Our red admirers halted almost at the muzzle of the gun and the blades
of my brothers' axes. Luckily the Indians had neither firearms nor
bows and arrows. They made rushes occasionally, but the shotgun
wounded several, the axes intimidated, and they seemed about to settle
down to a siege when, with a tremendous shouting and singing of
"Tippecanoe and Tyler too," a band of picturesquely arrayed white men
came marching along the trail. The enemy took to their heels, and we
learned that our rescuers had been to a William Henry Harrison parade
and barbecue, for this was the time of the famous "hard cider"
campaign.
The Indians had been there too and, filling up with "fire water,"

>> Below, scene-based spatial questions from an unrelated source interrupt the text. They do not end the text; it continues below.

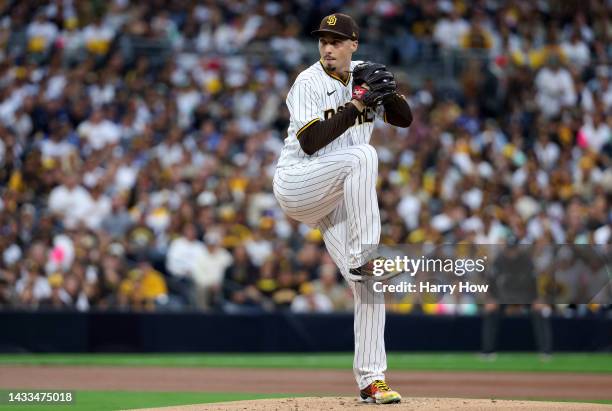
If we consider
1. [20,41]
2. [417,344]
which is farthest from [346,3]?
[417,344]

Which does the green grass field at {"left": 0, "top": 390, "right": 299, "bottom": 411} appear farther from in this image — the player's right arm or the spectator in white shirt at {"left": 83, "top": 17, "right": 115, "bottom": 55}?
the spectator in white shirt at {"left": 83, "top": 17, "right": 115, "bottom": 55}

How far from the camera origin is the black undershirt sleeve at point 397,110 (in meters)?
6.84

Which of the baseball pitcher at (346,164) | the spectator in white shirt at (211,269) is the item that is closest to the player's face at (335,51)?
the baseball pitcher at (346,164)

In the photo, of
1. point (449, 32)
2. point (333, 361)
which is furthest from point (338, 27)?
point (449, 32)

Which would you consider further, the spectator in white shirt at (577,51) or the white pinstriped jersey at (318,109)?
the spectator in white shirt at (577,51)

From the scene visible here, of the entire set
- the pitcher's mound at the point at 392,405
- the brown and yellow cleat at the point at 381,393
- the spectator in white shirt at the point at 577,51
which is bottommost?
the pitcher's mound at the point at 392,405

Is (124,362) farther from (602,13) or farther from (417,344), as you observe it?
(602,13)

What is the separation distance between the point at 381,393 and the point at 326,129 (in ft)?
5.31

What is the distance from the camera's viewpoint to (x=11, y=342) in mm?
14422

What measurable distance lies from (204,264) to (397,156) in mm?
4299

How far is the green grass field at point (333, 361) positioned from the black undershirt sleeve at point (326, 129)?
281 inches

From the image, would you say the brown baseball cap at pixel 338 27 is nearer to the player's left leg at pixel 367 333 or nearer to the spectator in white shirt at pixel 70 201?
the player's left leg at pixel 367 333

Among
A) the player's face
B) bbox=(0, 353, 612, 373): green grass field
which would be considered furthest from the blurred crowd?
the player's face

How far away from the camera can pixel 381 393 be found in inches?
264
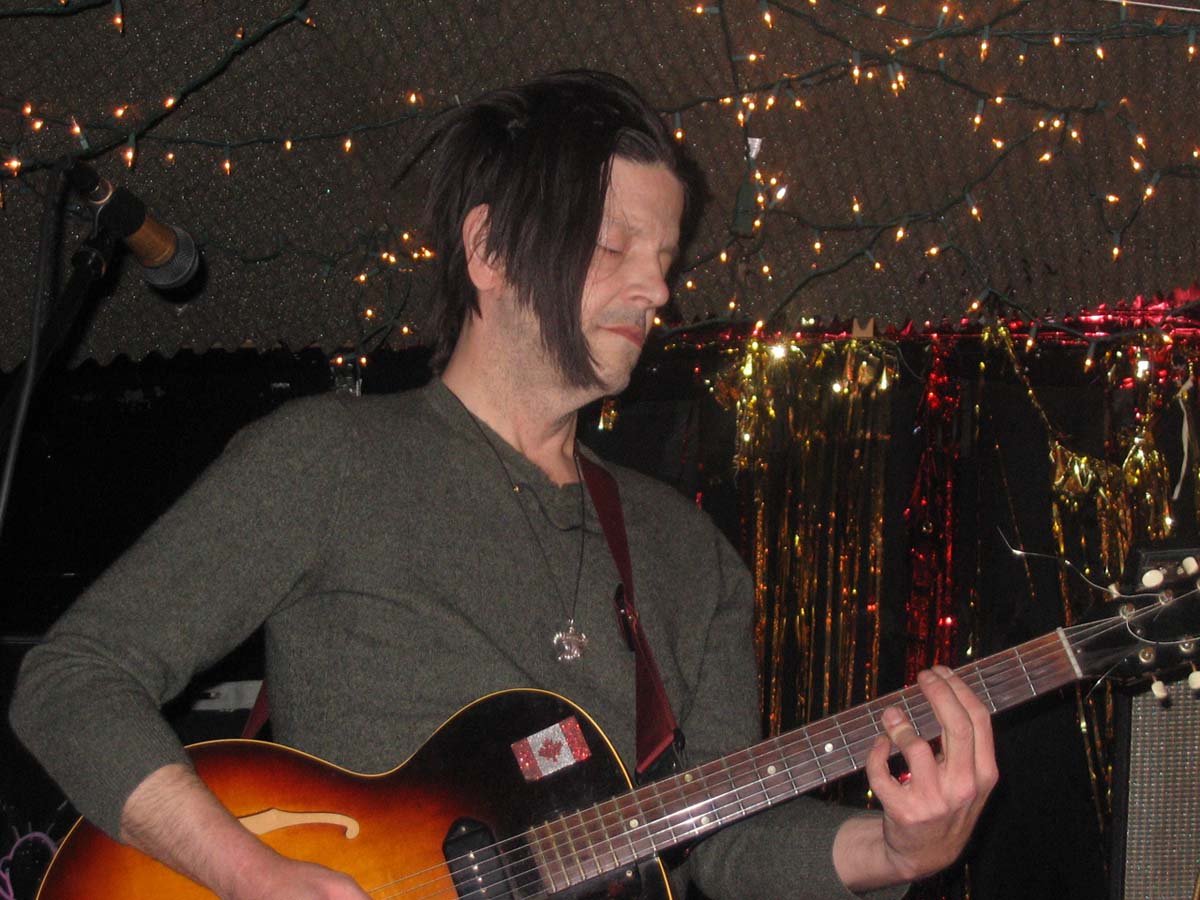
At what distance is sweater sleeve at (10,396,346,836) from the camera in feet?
4.70

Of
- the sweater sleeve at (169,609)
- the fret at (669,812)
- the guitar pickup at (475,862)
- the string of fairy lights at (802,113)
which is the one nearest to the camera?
the sweater sleeve at (169,609)

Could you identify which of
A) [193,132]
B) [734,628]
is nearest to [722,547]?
[734,628]

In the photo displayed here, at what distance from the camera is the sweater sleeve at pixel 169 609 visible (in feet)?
4.70

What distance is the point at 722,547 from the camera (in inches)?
90.7

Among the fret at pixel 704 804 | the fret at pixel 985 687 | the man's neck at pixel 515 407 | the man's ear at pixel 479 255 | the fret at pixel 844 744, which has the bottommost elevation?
the fret at pixel 704 804

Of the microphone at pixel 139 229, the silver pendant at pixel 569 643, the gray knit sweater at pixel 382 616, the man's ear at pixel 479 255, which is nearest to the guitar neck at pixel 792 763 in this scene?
the gray knit sweater at pixel 382 616

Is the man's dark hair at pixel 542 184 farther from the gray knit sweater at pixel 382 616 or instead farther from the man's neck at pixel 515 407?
the gray knit sweater at pixel 382 616

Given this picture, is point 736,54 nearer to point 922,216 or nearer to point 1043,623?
point 922,216

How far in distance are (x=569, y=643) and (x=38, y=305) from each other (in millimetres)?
983

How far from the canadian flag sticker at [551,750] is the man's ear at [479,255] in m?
0.86

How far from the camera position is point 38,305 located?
1.54 meters

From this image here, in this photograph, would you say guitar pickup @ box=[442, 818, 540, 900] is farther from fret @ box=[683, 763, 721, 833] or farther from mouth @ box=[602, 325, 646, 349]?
mouth @ box=[602, 325, 646, 349]

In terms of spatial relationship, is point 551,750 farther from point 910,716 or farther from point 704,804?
point 910,716

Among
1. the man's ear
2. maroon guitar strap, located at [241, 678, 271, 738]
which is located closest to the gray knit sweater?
maroon guitar strap, located at [241, 678, 271, 738]
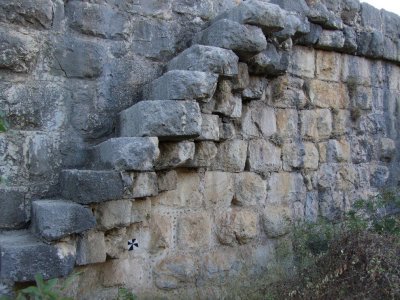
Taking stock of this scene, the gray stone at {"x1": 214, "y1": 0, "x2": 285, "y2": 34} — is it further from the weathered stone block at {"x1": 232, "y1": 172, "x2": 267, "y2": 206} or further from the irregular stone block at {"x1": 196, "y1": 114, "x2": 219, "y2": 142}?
the weathered stone block at {"x1": 232, "y1": 172, "x2": 267, "y2": 206}

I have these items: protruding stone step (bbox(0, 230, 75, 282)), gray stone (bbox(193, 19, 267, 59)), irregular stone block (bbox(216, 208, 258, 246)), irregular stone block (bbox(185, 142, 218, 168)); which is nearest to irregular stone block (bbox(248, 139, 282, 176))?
irregular stone block (bbox(216, 208, 258, 246))

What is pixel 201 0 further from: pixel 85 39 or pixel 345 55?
pixel 345 55

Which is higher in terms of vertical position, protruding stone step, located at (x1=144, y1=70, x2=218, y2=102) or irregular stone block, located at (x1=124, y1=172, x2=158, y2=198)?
protruding stone step, located at (x1=144, y1=70, x2=218, y2=102)

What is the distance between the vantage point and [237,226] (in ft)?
14.1

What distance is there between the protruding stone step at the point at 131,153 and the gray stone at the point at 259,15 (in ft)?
4.26

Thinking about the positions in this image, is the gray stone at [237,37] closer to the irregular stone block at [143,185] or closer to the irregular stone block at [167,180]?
the irregular stone block at [167,180]

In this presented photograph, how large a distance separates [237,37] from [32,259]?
223cm

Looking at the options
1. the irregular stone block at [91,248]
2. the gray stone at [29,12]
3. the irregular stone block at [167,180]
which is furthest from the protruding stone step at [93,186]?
the gray stone at [29,12]

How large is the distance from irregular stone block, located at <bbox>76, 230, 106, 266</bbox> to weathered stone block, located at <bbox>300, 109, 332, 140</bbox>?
8.25 feet

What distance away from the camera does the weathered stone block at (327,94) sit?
204 inches

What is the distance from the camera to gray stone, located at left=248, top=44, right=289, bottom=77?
169 inches

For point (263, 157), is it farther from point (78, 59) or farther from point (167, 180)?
point (78, 59)

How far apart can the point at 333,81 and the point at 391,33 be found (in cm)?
126

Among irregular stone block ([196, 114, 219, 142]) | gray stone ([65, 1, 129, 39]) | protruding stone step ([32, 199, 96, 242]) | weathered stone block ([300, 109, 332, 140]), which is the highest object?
gray stone ([65, 1, 129, 39])
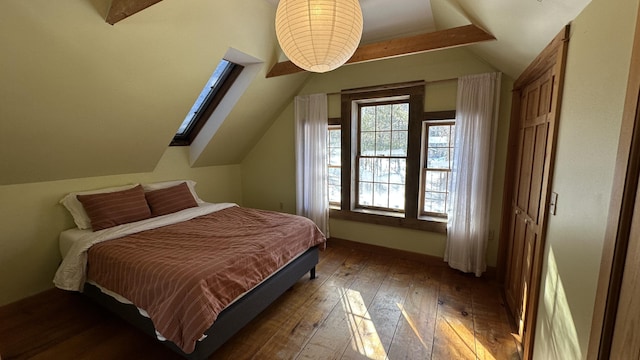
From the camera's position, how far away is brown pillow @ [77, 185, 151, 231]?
247cm

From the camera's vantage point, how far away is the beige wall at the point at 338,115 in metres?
2.80

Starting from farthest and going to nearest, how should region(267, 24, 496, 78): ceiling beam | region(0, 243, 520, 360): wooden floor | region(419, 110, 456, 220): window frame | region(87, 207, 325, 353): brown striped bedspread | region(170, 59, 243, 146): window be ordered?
region(170, 59, 243, 146): window, region(419, 110, 456, 220): window frame, region(267, 24, 496, 78): ceiling beam, region(0, 243, 520, 360): wooden floor, region(87, 207, 325, 353): brown striped bedspread

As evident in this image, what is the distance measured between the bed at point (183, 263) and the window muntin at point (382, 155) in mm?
1181

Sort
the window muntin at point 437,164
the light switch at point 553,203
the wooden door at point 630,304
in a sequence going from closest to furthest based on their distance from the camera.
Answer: the wooden door at point 630,304
the light switch at point 553,203
the window muntin at point 437,164

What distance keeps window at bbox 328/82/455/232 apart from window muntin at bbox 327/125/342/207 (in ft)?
0.05

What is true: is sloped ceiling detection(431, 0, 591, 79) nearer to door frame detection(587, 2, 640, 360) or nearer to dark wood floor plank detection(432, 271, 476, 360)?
door frame detection(587, 2, 640, 360)

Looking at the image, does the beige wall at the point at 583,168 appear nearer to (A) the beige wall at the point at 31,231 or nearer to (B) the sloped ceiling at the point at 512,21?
(B) the sloped ceiling at the point at 512,21

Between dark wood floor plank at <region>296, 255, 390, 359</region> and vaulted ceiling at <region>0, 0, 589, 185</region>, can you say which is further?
dark wood floor plank at <region>296, 255, 390, 359</region>

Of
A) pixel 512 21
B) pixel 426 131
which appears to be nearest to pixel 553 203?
pixel 512 21

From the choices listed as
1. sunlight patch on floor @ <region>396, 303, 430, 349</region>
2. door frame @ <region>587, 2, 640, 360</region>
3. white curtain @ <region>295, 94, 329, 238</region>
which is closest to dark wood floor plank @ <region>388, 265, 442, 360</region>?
sunlight patch on floor @ <region>396, 303, 430, 349</region>

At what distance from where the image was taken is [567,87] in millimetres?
1320

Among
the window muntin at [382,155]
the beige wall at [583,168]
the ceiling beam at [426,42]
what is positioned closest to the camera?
the beige wall at [583,168]

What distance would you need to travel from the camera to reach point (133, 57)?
82.8 inches

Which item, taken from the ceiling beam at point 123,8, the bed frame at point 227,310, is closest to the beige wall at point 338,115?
the bed frame at point 227,310
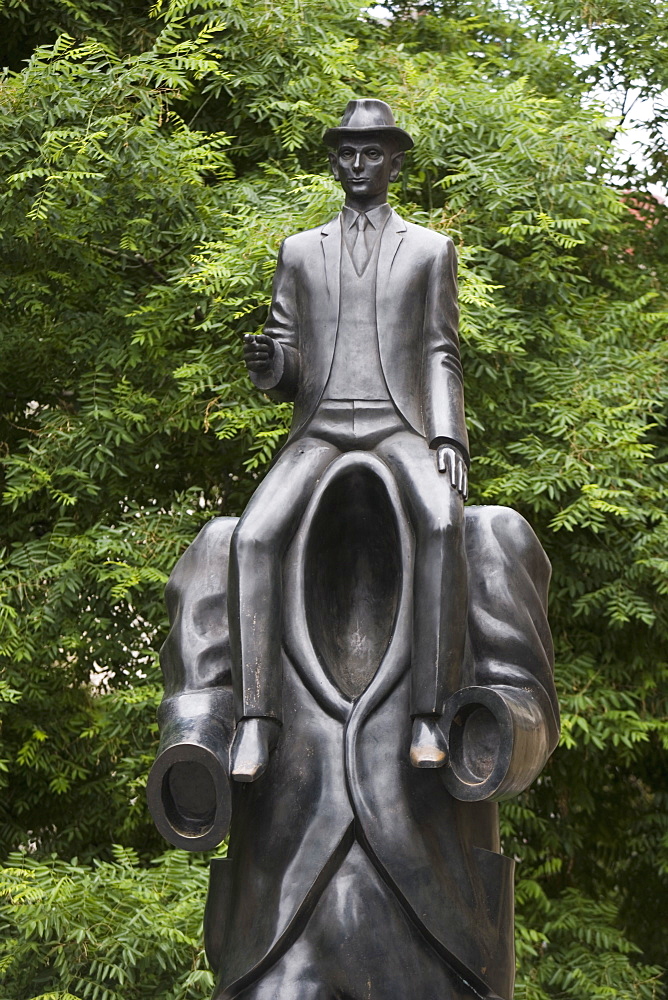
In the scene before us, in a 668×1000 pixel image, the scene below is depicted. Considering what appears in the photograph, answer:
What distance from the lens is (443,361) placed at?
4.91 meters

their former war-path proclivities had returned to their "empty,
swept, and garnished" minds, to the extent that they yearned to
decorate their belts with our scalps.
Our preservers scattered to their homes, and the would-be scalpers
were seen no more, leaving the world to darkness and to us in the
woods. The woods, where Adam and Eve lived and loved, where Pan
piped, and Satyrs danced, the opera house of birds; the woods, green,
imparadisaical, mystic, tranquillizing--to the poet perhaps when all
is well--but to us, they seemed haunted by spirits of evil, the yells
of the demons seemed to echo and reecho; but an indefinable something
seemed to sympathize with the infinite pathos of our lives, and at
last sleep, "the brother of death," folded us in his arms, and the
curtain fell.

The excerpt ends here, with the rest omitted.